Me palpitaba el pecho de intensa emoción. Estaba sudando y apenas podía respirar. Justo cuando pensé que no iba a soportarlo más, una mujer se desmayó en el pasillo. Con la cabeza dándome vueltas, me incorporé para ir en su ayuda, pero dos mujeres con uniforme de enfermera corrieron a su lado. Le pusieron debajo de la nariz un frasco de sales y, cuando fue capaz de sentarse, la acompañaron a la parte trasera de la iglesia y la acomodaron en un banco.

Al ver que le servían un vaso de agua fui a pedir otro para mí. Las enfermeras quisieron darme a oler las sales, pero les dije que sólo necesitaba un vaso de agua y un poco de aire; me hicieron sitio en el banco de atrás: mi desvanecimiento me convertía en una de las almas salvadas. Al cabo de un ratito, cuando me pareció que podía sostenerme en pie sin problemas, salí a la calle: necesitaba aire frío y silencio.

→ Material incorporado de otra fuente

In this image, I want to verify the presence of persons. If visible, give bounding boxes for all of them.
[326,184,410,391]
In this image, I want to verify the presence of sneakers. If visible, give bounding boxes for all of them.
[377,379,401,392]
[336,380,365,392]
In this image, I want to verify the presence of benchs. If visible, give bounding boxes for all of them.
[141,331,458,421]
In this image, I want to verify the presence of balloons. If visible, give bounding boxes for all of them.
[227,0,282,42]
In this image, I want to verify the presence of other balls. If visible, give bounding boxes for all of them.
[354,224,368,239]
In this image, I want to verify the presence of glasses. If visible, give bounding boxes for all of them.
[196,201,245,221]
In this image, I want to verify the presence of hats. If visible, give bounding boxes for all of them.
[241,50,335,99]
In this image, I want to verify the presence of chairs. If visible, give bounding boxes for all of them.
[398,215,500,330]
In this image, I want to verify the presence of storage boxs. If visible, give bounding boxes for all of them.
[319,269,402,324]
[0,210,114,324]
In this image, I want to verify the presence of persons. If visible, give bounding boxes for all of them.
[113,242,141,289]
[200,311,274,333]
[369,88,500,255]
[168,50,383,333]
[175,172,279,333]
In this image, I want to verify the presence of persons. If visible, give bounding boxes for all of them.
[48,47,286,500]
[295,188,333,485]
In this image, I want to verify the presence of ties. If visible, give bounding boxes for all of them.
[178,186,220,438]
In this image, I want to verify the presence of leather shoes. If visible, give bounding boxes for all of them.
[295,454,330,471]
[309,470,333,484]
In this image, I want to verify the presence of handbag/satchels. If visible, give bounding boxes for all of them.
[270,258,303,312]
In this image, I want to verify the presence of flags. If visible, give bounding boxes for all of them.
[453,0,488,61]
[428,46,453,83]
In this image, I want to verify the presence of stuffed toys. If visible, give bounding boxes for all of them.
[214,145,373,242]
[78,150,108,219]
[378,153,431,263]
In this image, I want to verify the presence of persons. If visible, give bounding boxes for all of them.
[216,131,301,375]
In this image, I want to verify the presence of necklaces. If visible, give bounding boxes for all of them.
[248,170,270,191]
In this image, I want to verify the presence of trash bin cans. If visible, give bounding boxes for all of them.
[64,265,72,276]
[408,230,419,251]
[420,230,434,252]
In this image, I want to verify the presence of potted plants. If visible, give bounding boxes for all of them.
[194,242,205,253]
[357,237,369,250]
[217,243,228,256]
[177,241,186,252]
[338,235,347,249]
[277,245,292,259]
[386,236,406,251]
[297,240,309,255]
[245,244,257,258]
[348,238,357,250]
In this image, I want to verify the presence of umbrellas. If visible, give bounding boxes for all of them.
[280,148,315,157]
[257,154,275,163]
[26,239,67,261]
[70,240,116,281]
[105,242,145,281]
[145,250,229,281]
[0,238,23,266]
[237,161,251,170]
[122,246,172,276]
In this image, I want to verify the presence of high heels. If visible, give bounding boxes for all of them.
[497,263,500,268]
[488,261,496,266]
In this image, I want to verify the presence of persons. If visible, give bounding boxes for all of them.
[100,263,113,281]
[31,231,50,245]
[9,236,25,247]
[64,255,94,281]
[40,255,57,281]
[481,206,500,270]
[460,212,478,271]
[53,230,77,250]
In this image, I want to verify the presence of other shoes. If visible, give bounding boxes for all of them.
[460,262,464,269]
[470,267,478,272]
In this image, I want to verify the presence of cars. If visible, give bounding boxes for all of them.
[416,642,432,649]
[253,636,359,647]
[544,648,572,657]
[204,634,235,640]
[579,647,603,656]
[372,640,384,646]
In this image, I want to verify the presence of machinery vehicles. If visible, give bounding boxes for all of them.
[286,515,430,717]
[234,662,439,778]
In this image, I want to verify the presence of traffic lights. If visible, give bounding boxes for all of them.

Me apoyé contra la puerta de la iglesia respirando a bocanadas. Al otro lado de la calle había un Cadillac gigantesco en marcha, con la forma y el tamaño de un yate. El chófer de Bysen estaba al volante, con una pantalla de televisión, o quizás un DVD, apoyada en el salpicadero. A su manera, el Cadillac llamaba aún más la atención que el Bentley, aunque supuse que ningún granuja asaltaría un yate frente a una iglesia una tarde de domingo.

Me quedé fuera hasta que el frío se coló por mi abrigo y mis medias y empecé a temblar. Al regresar me pareció que el nivel de excitación por fin estaba disminuyendo. Los oficiantes se estaban calmando y nadie más parecía dispuesto a salir a escena. El armonio tocó unos cuantos acordes, Andrés alzó los brazos hacia la congregación, pero nadie se movió. El pastor estaba regresando a su asiento cuando Buffalo Bill se puso de pie. La señora Bysen le cogió por el brazo, pero él se zafó de un tirón.

El organista tocó unos acordes esperanzadores mientras Bysen avanzaba por el pasillo. La directora del coro, que se había sentado y se estaba abanicando, apuró un vaso de agua y regresó a su sitio en el borde de la tarima. La congregación comenzó a batir palmas de nuevo, dispuesta a quedarse toda la tarde si otro pecador se aproximaba a Dios.

Bysen no se arrodilló en la tarima. Le estaba chillando a Andrés, según podía verse, pero por supuesto era imposible oír nada con aquella música. En la segunda fila del coro, Billy se quedó petrificado, blanco como la nieve.